Die kommenden Monate und Jahre werden Schauplatz großer Kämpfe zwischen den Klassen sein. Die gegenwärtige Krise ist nicht vorübergehend: Es handelt sich um eine systemische, wirtschaftliche, ökologische Krise und eine Krise der Sorgearbeit. Sie wird bedeutende politische, kulturelle und soziale Neuausrichtungen mit sich bringen. Nichts, was wir heute für gesichert halten, wird so bleiben, wie es ist.
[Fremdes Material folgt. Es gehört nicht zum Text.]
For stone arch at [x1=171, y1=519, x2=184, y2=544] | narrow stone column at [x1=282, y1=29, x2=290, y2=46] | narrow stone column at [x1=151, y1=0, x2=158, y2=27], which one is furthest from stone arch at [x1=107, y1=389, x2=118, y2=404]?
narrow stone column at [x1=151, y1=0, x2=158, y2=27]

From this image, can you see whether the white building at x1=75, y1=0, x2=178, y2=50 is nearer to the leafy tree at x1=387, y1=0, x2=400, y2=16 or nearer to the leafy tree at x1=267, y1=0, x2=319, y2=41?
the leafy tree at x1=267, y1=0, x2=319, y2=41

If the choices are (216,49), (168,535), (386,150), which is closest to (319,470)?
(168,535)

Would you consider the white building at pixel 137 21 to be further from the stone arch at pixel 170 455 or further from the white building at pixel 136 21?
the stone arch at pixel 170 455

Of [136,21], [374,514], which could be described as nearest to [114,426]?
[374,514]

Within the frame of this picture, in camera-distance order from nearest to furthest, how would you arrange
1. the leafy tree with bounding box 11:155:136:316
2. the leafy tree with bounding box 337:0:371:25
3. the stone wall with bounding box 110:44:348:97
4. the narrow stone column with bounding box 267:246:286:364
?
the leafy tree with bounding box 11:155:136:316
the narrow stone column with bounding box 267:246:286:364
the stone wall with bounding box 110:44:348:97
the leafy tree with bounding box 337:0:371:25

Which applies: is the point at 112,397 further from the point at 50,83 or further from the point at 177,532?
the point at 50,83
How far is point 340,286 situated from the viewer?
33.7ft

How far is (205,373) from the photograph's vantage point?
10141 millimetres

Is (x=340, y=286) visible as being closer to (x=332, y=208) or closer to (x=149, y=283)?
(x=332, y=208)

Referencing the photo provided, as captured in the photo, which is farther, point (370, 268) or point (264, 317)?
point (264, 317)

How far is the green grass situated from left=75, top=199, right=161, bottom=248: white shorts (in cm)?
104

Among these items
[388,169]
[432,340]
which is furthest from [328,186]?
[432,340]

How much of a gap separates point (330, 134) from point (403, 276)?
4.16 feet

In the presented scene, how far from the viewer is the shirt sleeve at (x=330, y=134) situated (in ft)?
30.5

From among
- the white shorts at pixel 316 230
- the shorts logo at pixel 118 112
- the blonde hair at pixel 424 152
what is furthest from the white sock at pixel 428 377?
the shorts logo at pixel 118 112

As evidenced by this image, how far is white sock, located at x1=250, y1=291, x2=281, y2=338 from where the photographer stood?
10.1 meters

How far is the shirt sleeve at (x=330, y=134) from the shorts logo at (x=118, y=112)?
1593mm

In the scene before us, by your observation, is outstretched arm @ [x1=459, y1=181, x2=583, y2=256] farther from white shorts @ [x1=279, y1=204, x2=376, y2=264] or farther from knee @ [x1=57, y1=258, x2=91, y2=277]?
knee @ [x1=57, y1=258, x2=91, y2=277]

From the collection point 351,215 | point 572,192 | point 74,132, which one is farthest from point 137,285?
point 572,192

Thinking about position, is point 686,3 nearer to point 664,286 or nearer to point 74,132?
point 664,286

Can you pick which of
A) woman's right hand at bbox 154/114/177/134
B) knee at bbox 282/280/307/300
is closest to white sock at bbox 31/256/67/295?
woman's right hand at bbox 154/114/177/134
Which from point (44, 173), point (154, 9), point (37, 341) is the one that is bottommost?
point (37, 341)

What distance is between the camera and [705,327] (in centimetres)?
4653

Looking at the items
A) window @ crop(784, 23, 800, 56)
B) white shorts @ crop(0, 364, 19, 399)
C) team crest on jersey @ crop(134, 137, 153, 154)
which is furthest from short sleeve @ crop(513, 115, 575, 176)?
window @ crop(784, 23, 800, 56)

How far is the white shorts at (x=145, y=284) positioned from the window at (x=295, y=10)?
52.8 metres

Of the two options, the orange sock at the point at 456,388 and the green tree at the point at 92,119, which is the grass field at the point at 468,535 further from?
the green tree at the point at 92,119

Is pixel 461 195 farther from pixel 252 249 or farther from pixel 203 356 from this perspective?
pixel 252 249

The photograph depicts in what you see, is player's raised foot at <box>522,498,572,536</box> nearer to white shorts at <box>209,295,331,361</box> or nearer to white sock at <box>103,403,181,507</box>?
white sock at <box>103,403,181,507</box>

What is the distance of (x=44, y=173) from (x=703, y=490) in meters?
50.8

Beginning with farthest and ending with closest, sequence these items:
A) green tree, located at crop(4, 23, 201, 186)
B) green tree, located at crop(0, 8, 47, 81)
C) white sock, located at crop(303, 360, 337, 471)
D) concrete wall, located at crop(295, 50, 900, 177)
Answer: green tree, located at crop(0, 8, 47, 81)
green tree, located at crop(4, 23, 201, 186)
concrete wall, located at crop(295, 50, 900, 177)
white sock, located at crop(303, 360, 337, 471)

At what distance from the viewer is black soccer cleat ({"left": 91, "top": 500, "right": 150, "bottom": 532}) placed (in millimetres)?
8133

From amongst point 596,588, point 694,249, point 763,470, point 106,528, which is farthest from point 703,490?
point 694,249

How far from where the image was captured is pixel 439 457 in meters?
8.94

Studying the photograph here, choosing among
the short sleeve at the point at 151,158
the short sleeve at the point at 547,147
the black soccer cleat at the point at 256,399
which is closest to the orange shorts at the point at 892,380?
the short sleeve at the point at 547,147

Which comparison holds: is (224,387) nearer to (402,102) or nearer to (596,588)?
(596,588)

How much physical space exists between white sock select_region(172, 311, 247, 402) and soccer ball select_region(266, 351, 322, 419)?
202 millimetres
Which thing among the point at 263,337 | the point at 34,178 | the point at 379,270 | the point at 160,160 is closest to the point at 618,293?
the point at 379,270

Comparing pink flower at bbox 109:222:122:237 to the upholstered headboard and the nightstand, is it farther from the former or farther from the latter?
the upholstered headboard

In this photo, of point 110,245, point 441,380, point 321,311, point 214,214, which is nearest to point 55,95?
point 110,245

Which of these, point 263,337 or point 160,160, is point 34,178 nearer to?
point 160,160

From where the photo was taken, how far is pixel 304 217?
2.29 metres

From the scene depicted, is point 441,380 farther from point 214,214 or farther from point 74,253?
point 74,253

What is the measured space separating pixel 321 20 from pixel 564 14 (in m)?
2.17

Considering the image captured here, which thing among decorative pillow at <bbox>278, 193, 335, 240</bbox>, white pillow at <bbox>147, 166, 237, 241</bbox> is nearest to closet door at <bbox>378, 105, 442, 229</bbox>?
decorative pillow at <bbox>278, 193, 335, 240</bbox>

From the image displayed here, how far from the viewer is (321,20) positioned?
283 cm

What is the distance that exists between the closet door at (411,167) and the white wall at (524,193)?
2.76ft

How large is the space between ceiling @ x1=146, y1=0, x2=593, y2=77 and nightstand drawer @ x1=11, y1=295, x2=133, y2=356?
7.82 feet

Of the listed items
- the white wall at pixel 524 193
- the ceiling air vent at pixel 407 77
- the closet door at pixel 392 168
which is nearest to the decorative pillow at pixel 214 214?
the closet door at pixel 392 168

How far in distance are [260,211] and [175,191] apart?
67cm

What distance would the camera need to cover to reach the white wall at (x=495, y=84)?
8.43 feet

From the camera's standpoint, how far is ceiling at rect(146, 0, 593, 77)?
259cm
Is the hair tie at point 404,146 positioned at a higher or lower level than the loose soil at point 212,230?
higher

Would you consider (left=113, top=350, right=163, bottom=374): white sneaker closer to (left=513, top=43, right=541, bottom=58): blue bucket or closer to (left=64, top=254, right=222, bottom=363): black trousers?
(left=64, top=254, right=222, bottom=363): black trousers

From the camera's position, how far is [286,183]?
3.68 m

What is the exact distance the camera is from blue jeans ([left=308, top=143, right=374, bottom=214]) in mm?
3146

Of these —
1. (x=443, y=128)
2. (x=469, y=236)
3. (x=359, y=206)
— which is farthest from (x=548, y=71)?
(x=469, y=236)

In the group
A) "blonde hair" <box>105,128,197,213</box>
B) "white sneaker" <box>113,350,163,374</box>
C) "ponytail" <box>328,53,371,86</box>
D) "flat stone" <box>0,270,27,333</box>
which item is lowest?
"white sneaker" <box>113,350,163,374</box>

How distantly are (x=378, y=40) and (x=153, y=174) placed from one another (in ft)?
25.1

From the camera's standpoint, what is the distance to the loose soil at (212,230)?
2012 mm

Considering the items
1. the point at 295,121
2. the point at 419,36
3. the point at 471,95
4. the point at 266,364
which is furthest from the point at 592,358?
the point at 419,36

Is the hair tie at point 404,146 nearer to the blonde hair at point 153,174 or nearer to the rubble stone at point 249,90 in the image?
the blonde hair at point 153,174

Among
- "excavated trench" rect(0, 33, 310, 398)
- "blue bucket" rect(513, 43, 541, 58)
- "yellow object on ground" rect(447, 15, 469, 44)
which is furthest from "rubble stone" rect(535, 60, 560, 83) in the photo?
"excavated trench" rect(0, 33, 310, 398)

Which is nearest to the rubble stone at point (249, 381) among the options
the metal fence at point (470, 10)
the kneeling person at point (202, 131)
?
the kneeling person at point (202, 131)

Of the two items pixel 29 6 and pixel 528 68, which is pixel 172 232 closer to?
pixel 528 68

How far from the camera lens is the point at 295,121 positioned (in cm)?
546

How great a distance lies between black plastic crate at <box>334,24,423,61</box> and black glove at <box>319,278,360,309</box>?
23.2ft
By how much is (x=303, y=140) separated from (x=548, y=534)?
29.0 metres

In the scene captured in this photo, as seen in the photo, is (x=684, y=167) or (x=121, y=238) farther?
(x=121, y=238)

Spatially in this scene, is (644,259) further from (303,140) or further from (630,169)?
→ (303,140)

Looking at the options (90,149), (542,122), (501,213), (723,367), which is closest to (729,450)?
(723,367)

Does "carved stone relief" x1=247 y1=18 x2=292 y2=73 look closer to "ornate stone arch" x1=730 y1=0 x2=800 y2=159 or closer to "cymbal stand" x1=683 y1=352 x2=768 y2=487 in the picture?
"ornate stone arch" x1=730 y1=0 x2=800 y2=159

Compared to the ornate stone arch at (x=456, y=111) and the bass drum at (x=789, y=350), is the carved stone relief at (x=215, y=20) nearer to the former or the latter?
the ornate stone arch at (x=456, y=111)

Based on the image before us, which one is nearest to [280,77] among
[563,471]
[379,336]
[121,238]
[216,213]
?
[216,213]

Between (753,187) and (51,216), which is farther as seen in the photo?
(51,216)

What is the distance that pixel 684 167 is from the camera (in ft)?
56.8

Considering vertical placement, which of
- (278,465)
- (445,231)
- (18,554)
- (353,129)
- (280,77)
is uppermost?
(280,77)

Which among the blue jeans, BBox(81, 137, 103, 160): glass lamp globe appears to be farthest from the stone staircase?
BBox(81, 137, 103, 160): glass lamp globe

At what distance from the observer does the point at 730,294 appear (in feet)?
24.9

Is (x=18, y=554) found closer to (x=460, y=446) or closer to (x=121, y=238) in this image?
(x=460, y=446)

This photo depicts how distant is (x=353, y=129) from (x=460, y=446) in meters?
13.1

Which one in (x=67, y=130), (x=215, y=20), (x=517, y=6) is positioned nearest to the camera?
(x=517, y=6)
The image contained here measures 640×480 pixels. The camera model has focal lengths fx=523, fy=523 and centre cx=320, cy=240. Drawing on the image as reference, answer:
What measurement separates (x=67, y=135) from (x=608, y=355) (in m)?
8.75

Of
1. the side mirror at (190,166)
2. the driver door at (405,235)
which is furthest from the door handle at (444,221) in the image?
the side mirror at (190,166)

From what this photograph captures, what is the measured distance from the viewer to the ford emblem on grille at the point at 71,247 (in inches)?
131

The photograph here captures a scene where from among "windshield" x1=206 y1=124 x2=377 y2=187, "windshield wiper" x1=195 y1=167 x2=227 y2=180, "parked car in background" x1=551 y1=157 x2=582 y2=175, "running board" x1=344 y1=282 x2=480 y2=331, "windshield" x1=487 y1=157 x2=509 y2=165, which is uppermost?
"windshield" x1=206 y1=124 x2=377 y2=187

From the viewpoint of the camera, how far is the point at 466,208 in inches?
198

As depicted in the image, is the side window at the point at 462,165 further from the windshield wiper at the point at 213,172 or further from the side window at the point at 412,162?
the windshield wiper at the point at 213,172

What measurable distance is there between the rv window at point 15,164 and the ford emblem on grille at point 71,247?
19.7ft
Unser Engagement für den Aufbau einer antikapitalistischen Bewegung, die für alle Arten von Kämpfen und Erfahrungen offen ist, erlaubt es uns, offen in die Zukunft zu blicken, und es besteht kein Zweifel, dass wir die Menschen von Podemos in vielen gemeinsamen Kämpfen wieder treffen werden.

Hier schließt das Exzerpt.